El elemento del culto y el del descanso, muy diferentes por su origen y valor, no pueden presentarse como si tuvieran igual categoría. El d. existió durante mucho tiempo sin el descanso. Aunque retornara la dramática situación de la era. de los mártires, no obstante sería posible la celebración semanal de la resurrección; esta celebración sería más difícil, pero atestiguaría de manera más pura y auténtica la esencia del d. (Congar). Siempre es deseable que coincidan ambos elementos: la necesidad de recreo o diversión, fundada en la naturaleza del hombre, merece ser atendida; y la lógica del día de la resurrección del Señor pide que pasen a segundo término, ante Dios, las criaturas y la actividad terrena, lo cual se expresa en la suspensión de la actividad misma. Estar libre del trabajo tiene ahora el sentido de estar libre de pecado (Jn 8, 31). El descanso material es imagen y presupuesto del descanso en Dios; ahora bien, el descanso en Dios no es inactividad, sino plenitud de vida y bienaventuranza, y actividad suprema en la complacencia por la propia obra. La razón última del descanso es la dimensión escatológica del d. La comunidad eterna en el -> amor que se ha experimentado el d., exige obras de misericordia y de apostolado.

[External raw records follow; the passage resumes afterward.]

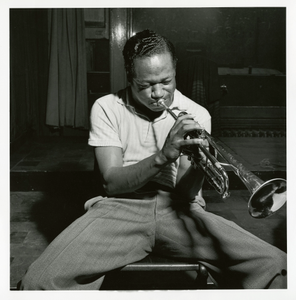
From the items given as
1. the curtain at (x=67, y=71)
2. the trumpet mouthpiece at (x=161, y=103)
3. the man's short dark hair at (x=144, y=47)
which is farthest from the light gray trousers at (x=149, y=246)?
the curtain at (x=67, y=71)

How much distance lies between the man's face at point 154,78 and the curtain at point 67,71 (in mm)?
4199

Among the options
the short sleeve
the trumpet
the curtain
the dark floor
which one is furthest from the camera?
the curtain

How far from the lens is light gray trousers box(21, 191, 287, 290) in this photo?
1699 mm

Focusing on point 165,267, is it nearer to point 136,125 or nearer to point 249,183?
point 249,183

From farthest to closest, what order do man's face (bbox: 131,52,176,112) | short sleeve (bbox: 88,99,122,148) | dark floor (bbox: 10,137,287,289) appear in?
dark floor (bbox: 10,137,287,289), short sleeve (bbox: 88,99,122,148), man's face (bbox: 131,52,176,112)

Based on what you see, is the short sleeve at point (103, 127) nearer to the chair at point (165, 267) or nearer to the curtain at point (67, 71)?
the chair at point (165, 267)

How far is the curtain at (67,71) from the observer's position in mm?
5836

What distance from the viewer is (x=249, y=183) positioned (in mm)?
1555

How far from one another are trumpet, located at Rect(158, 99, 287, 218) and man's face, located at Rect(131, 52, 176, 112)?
0.27 metres

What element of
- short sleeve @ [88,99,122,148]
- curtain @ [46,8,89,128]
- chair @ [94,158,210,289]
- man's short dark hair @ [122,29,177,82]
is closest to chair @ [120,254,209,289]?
chair @ [94,158,210,289]

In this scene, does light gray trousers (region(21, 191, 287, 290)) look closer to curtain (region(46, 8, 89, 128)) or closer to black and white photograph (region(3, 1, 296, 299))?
black and white photograph (region(3, 1, 296, 299))

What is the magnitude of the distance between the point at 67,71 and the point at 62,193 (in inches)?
94.5

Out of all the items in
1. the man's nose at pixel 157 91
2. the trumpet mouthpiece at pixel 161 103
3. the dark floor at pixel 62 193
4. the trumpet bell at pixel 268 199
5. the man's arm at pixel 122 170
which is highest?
the man's nose at pixel 157 91

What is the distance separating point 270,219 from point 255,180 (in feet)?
7.25
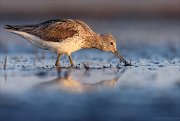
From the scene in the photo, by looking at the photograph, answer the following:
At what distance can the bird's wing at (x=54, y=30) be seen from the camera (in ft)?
42.7

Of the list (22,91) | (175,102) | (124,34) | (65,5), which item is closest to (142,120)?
(175,102)

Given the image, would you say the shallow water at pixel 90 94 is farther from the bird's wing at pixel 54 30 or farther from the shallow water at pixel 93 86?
the bird's wing at pixel 54 30

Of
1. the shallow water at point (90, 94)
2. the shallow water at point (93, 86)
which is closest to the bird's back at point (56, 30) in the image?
the shallow water at point (93, 86)

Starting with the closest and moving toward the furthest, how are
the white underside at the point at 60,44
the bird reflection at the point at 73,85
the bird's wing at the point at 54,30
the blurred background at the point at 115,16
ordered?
1. the bird reflection at the point at 73,85
2. the white underside at the point at 60,44
3. the bird's wing at the point at 54,30
4. the blurred background at the point at 115,16

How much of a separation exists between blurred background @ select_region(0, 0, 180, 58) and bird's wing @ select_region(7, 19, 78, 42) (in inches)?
205

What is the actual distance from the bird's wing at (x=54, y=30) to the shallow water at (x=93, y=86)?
0.69m

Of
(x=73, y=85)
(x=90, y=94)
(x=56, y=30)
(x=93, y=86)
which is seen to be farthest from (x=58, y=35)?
(x=90, y=94)

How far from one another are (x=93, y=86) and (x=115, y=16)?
60.9 ft

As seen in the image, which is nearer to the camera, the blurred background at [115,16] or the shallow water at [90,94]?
the shallow water at [90,94]

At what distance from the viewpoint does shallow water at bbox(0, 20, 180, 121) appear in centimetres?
800

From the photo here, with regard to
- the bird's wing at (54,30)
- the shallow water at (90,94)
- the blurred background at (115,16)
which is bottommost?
the shallow water at (90,94)

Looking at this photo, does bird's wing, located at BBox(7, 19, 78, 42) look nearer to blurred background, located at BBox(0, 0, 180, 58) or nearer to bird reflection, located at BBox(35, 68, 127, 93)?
bird reflection, located at BBox(35, 68, 127, 93)

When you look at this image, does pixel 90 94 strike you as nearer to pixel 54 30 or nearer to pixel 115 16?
pixel 54 30

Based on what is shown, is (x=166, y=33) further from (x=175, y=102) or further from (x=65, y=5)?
(x=175, y=102)
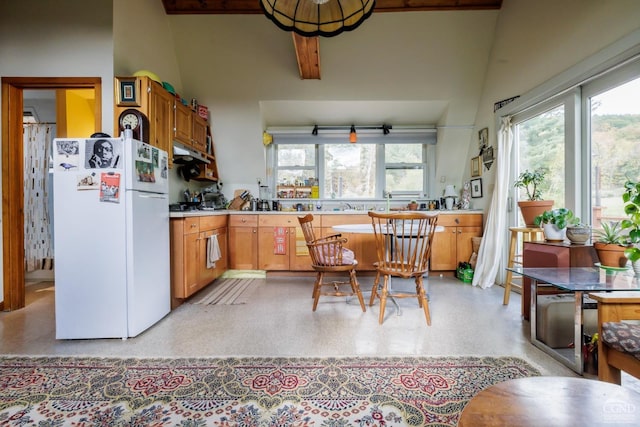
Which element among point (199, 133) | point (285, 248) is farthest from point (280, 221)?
point (199, 133)

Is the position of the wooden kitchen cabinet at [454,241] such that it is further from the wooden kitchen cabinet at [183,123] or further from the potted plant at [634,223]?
the wooden kitchen cabinet at [183,123]

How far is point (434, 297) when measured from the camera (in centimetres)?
294

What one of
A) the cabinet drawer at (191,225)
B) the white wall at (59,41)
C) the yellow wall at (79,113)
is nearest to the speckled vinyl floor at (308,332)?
the cabinet drawer at (191,225)

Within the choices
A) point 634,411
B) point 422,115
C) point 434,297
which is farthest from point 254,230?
point 634,411

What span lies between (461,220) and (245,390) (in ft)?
11.0

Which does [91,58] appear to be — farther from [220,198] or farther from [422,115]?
[422,115]

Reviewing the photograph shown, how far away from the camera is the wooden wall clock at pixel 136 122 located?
2.50 metres

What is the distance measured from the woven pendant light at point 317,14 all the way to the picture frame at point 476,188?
295 centimetres

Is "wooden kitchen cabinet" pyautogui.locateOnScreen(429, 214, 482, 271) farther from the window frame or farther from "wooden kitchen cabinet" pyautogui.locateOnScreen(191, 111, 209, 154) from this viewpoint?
"wooden kitchen cabinet" pyautogui.locateOnScreen(191, 111, 209, 154)

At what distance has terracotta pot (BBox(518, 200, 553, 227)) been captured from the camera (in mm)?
2371

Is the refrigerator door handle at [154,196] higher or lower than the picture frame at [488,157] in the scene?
lower

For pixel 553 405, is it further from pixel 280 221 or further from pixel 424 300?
pixel 280 221

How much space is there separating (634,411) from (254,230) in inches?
143

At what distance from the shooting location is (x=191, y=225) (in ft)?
9.21
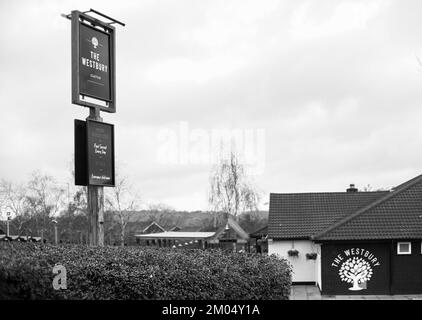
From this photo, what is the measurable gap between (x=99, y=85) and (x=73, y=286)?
18.7 ft

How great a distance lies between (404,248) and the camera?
86.8 feet

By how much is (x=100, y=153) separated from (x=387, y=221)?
1747cm

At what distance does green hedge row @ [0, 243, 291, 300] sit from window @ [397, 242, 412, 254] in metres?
12.8

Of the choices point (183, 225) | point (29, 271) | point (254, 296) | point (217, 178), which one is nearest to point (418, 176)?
point (254, 296)

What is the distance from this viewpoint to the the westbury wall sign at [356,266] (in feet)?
86.9

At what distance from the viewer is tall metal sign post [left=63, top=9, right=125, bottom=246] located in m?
12.8

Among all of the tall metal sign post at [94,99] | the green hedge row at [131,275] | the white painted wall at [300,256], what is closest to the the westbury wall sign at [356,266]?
the white painted wall at [300,256]

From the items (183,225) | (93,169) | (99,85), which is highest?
(99,85)

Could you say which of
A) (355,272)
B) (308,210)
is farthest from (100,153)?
(308,210)

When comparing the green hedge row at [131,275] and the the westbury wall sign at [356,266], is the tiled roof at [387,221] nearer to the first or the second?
the the westbury wall sign at [356,266]

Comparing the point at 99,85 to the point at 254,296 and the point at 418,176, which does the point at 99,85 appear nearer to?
the point at 254,296

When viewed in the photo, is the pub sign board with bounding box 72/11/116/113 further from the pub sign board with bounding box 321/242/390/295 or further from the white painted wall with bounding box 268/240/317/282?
the white painted wall with bounding box 268/240/317/282

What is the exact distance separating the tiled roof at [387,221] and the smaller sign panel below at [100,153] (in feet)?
49.2
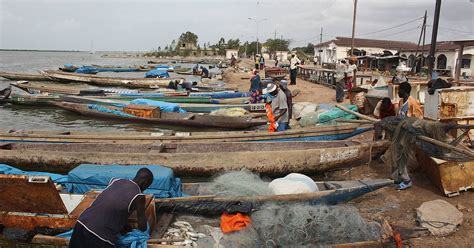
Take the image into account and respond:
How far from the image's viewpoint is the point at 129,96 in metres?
17.3

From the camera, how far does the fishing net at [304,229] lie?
448cm

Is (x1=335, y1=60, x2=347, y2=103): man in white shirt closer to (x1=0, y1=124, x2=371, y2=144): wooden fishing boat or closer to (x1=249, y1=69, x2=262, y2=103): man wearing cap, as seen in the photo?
(x1=249, y1=69, x2=262, y2=103): man wearing cap

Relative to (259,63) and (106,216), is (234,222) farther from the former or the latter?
(259,63)

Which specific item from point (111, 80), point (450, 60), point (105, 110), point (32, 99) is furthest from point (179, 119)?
point (450, 60)

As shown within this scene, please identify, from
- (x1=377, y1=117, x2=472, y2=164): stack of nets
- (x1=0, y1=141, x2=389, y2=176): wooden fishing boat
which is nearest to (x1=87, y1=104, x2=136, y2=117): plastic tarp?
(x1=0, y1=141, x2=389, y2=176): wooden fishing boat

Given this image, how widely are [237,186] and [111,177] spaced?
1956 mm

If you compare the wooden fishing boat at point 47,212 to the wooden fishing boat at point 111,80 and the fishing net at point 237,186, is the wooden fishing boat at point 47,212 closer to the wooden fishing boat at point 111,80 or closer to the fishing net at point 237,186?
the fishing net at point 237,186

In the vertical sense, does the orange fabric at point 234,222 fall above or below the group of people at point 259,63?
below

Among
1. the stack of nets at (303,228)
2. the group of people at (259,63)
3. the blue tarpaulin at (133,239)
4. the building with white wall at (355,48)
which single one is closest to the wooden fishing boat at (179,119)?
the stack of nets at (303,228)

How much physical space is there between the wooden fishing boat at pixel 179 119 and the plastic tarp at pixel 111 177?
6566 mm

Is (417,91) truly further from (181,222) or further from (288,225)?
(181,222)

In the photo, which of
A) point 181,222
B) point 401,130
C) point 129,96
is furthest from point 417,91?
point 129,96

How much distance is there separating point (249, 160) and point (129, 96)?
11.7m

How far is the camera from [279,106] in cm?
881
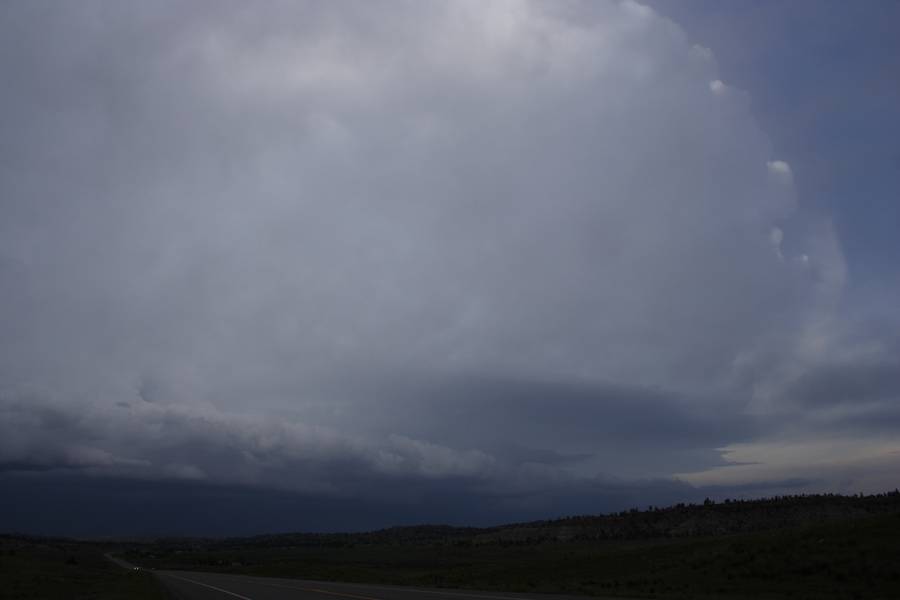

El misterio pascual, que hasta ahora ha quedado demasiado al margen, debe predicarse de nuevo como centro vivo de toda pastoral y como resumen del cristianismo (CSL, nPs 5, 6, 102, 104, 106, 107). La santificación del d., entendida hasta ahora en forma demasiado individual, debe corregirse por medio de una sana eclesiología (Vaticano II, Lumen Gentium). El d. no es fiesta del individuo, sino de la comunidad. El d. «han de reunirse los fieles» (CSL, n .o 106; cf. n .o 10), pues el día del pueblo de Dios la Iglesia, por la palabra y la eucaristía, debe realizarse en la asamblea, que ha de proclamarse como epifanía de la Iglesia. Reunirse es esencial a los cristianos (Mt 18, 19-20; Jn 11, 52; Ef 1, 9ss); en los primeros tiempos esas reuniones llamaron la atención pública (PLINIO, Epist. ad Trajan. 10, 96); descuidar la reunión (cf. Heb 10, 25) es mermar la iglesia (Didascalia ap. c. 13 ). Metodológicamente, el apoyarse nuevamente en el sábado como figura de la historia de salvación, no sólo es útil sino también necesario.